## BEGIN EXTRACT PROVIDED
SIR: There is little point in arguing with Dr Addison (LRB, 9 October) about the merits of Religion and Public Doctrine in Modern England, which does not ‘shudder to a stop’ at the end of Volume Two as he supposes but leads naturally into Volume Three and, when supplemented by three further projected volumes, each with its own standpoint, method and content, will have made converging approaches to what I have evidently persuaded him is ‘one of the most important tasks an English historian could undertake’.

Dr Addison displays a manifest distaste for my political opinions and allows them to affect his judgment. But he totally misunderstands them. I am not ‘out of step’ with the Conservative Party, for which I shall vote at the next election and which I hope will win the next election handsomely. I do believe in some economists and, though I regard the ‘national interest’ as the best guide to foreign policy, am not an ‘authoritarian’, am not really a reactionary, and combine a Biffenite scepticism with a Thatcherite conviction. These were displayed best in Conservative Essays in 1978.

It is true that in writing about religion I have adopted Laudian, Tractarian and Anglican postures and analyses and have pointed them accusingly at the postures and analyses of modern secularism. I have done this, however, not as a method of self-disclosure (except about the distant past), but as a form of heuristic satire in order to remind historians and others of the exact nature of the far-reaching and fundamental conflict of religions which has been going on in England for the past century and a half. Only a naive reviewer could suppose that this juggling with public symbols and beliefs has done anything but conceal my present religious opinions.

Religion and Public Doctrine in Modern England is not written in the manner of a conventional history and Dr Addison is right to suppose that I prefer the role of dogmatist to that of historian. But I know perfectly well what I am doing; I affirm the compatibility of the one role with the other, and I do not believe in these days that any serious historian will disagree.

Dr Addison concludes with the pronouncement that ‘all beliefs are myths,’ that ‘secular myths are necessary to secular societies,’ and that ‘liberalism and socialism are the most appropriate myths to us in the late 20th century.’ This is a deflationary pronouncement for which conservatives should be grateful. And if, as Dr Addison claims, it has been ‘brought home to him’ by ‘Cowling’s books’ then I am very pleased. Nothing is more conducive to a conservative disposition, with its twin poles of scepticism and conviction, than the disconcerting belief that beliefs have to be understood to be myths at the same time as they are believed in.

Maurice Cowling
Peterhouse, Cambridge

The Strange Death of Mehmet Shehu

SIR: Mysterious deaths are always popular, and it is certainly exciting to be told by Jon Halliday (LRB, 9 October) that the cause of Mehmet Shehu’s death in December 1981 was the discovery by the Albanian historian Arben Puto, working in the Public Record Office, that FO papers based on SOE reports had described Shehu as a ‘pro-British element’. This information, passed on to Enver Hoxha but not included in Puto’s book, had been enough ‘to detonate lethal suspicion in a chronically suspicious mind’. ‘The timing,’ Mr Halliday insists, ‘is crucial. Puto’s book appeared in 1981. Shehu died in December 1981. In January 1982 Hoxha published his first denunciation of Shehu, citing some official British documents, with more to come later that year.’ But if dates are so important – and they are – it is not good enough to be fobbed off with such vague statements as ‘British wartime archives were (partially) opened in the 1970s (30 years after the events),’ and once one becomes more specific, quite a different picture emerges. It was in fact only the English version of Arben Puto’s book that appeared in 1981. A German edition had already been published in 1980, in which the foreword is dated April 1976.
## END EXTRACT PROVIDED
> REQUIREMENTS
1: List every person the letters above mention by name.
2: Resume the letter about Mehmet Shehu's death, continuing on from its final sentence.
The material that comes next is separate from the letters.
## BEGIN SUPPLIED INFORMATION
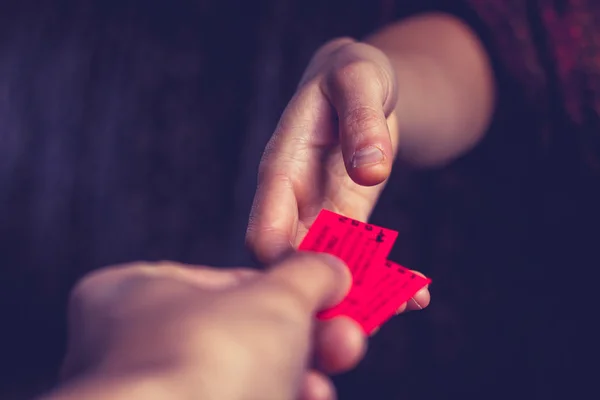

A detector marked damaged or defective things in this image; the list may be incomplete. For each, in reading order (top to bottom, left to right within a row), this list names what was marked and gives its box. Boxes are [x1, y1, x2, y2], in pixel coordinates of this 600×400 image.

torn ticket stub [298, 208, 432, 336]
## END SUPPLIED INFORMATION
> RESPONSES FOR EACH TASK
1: Dr Addison, Maurice Cowling, Jon Halliday, Mehmet Shehu, Arben Puto, Enver Hoxha

2:
In his introduction Puto explains that in response to pressure from historians (among other things) an announcement had been made in the House in 1971 to the effect that the 30-year rule would be waived for the FO documents on the Second World War, and that he and a colleague arrived in London in summer 1972 two months after this came into operation. Consequently they were allowed to see, and to a large extent to photocopy, material covering the years down to the end of 1944. This liberal treatment, unimaginable in Tirana, clearly amazed the pair, but Mr Puto shrugs it off as a device to attract tourists! A preliminary report of their findings appeared in Nëntori, No 12 (1972) and Nos 1, 2 and 3 (1973). It follows from this that if Mr Halliday is right in thinking that Puto passed information concerning Shehu culled from FO archives to Enver Hoxha, this must have happened by autumn 1972. In which case the question obtrudes itself: why, despite his ‘chronically suspicious mind’, and the ‘lethal detonation’ which these documents set off, did Hoxha sit on them and take no further action for another nine years? I am afraid that the timing of Shehu’s death is still unexplained.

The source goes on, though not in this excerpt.